The fireships arrived on 10 April, along with HMS Beagle, and William Congreve himself, aboard the Cleveland.[22] Orders were issued for the night of the 11th.[23]

Allemand was by now aware of the fireships and the likely British plan of attack and prepared defenses: ships boats were placed in the water to tow away the fireships, and sails were reduced to minimize flammable material.[24]

Cochrane personally led the fireship attack at the Basque Roads on the night of 11 April, beginning at 8:30 pm.[25] Two of the explosion vessels were moved into position. At 9:30 Cochrane ordered the fuses lit. Cochrane and his skeleton crew then took to boats and returned to Imperieuse.[26]

The first ships possibly damaged the 2 mile wide harbor boom (a chain of anchor cable) that covered the harbour entrance, however it was actually cleared by HMS Mediator as it led the fireship assault.[27]

Next the fireships attacked, launching rockets as they closed with the anchored fleet.

» DATASET CONTENT
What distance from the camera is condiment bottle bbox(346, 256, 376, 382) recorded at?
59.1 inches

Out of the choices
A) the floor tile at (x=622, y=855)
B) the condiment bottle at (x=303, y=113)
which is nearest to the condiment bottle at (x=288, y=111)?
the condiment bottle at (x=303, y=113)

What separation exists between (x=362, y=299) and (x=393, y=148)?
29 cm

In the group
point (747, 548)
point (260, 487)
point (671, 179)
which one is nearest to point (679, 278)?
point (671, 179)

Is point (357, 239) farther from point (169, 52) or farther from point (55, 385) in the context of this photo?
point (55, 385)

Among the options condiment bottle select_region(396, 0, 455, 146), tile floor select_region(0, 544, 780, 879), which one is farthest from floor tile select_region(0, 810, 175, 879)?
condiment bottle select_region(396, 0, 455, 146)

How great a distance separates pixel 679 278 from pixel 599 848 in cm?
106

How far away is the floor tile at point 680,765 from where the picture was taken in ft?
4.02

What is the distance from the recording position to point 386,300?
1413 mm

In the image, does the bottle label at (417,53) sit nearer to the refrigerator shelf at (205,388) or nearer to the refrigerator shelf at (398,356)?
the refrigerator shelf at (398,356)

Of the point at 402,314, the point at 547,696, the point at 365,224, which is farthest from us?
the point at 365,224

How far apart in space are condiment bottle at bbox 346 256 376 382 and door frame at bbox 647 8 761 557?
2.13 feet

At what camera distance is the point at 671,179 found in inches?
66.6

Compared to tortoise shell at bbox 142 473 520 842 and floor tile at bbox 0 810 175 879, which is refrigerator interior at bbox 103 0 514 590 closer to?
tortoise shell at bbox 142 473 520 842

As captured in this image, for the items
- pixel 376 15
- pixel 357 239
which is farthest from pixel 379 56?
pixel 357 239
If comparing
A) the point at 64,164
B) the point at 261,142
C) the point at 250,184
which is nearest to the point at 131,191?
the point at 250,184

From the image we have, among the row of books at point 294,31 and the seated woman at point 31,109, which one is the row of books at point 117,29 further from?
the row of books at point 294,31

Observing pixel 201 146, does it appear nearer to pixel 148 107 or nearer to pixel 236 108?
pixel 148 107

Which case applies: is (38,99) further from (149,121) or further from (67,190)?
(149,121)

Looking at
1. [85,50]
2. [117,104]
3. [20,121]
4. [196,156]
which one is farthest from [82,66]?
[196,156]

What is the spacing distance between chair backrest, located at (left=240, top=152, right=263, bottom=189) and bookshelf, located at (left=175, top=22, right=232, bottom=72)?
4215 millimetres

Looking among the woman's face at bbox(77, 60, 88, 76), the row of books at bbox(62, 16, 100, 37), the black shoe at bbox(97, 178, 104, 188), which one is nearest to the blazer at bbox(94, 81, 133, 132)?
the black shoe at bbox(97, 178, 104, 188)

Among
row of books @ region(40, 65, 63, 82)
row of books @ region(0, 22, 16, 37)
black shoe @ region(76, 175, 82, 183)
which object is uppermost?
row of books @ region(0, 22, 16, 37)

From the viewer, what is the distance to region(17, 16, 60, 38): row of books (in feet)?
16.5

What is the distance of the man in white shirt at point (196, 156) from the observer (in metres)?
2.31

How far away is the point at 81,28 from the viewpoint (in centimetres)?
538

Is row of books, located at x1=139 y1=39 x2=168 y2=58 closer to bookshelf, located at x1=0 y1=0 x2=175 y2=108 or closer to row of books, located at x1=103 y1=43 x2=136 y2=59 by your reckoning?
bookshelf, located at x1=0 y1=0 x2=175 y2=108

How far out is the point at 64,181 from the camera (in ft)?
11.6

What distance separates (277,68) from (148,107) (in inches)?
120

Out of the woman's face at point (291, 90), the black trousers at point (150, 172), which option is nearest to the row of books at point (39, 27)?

» EXERCISES TO COMPLETE
a – Transcribe the passage on the fireship attack between "The first ships" and "the anchored fleet.", inclusive.
b – In the passage on the fireship attack, at what time did Cochrane order the fuses lit?

» RESULTS OF THE TASKS
a –
The first ships possibly damaged the 2 mile wide harbor boom (a chain of anchor cable) that covered the harbour entrance, however it was actually cleared by HMS Mediator as it led the fireship assault.[27]

Next the fireships attacked, launching rockets as they closed with the anchored fleet.

b – At 9:30.